EDIT: One more thought, technically just having a line of code which does Class.forName("com.mysql.jdbc.Driver") should be enough, as the class should have its own static initializer which registers a version, but sometimes a JDBC driver doesn't, so if you aren't sure, there is little harm in registering a second one, it just creates a duplicate object in memeory.
use MYSQL as Example:
1) use database connection pools: for Example: Apache Commons DBCP , also, you need basicDataSource jar package in your classpath
#Bean
public BasicDataSource dataSource() {
BasicDataSource ds = new BasicDataSource();
ds.setDriverClassName("com.mysql.jdbc.Driver");
ds.setUrl("jdbc:mysql://localhost:3306/gene");
ds.setUsername("root");
ds.setPassword("root");
return ds;
}
2)use JDBC-based Driver it is usually used if you don't consider connection pool:
#Bean
public DataSource dataSource(){
DriverManagerDataSource ds = new DriverManagerDataSource();
ds.setDriverClassName("com.mysql.jdbc.Driver");
ds.setUrl("jdbc:mysql://localhost:3306/gene");
ds.setUsername("root");
ds.setPassword("root");
return ds;
}
I think the example is wrong - javax.sql.DataSource doesn't have these properties either. Your DataSource needs to be of the type org.apache.derby.jdbc.ClientDataSource, which should have those properties.

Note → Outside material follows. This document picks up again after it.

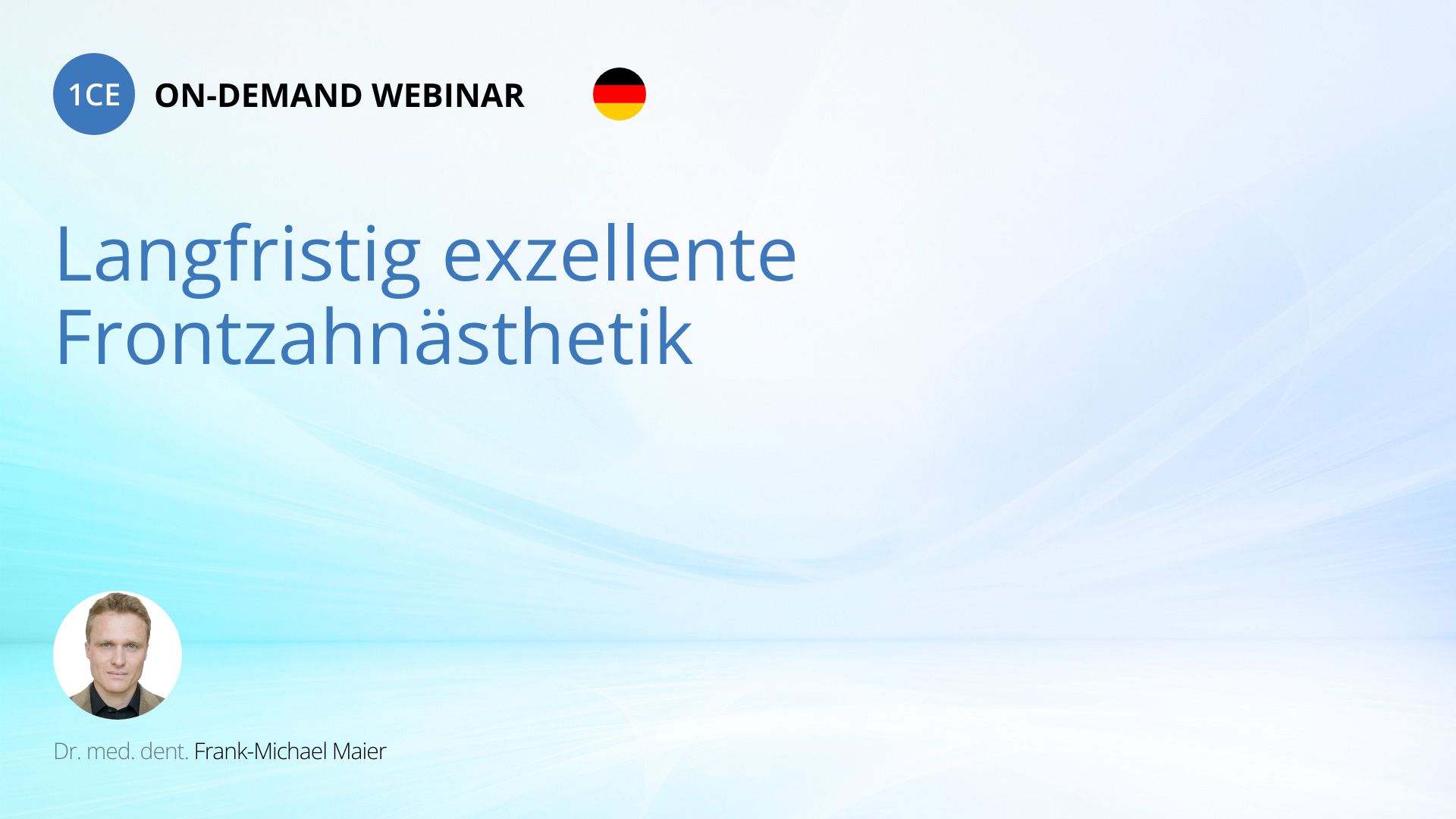 1CE ON-DEMAND WEBINAR

Langfristig exzellente Frontzahnästhetik

Dr. med. dent. Frank-Michael Maier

The javadoc for DataSource you refer to is of the wrong package. You should look at javax.sql.DataSource. As you can see this is an interface. The host and port name configuration depends on the implementation, i.e. the JDBC driver you are using.
I have not checked the Derby javadocs but I suppose the code should compile like this:
ClientDataSource ds = org.apache.derby.jdbc.ClientDataSource()
ds.setHost etc....
For postgres, the below works. I actually used it in integ tests. I guess there should be some more consideration for production usage.
PGSimpleDataSource ds = new PGSimpleDataSource() ;
ds.setServerName( "localhost" );
ds.setDatabaseName( "your_db_name_here" );
ds.setUser( "scott" );
ds.setPassword( "tiger" );
The class is bundled in the postgres jdbc driver.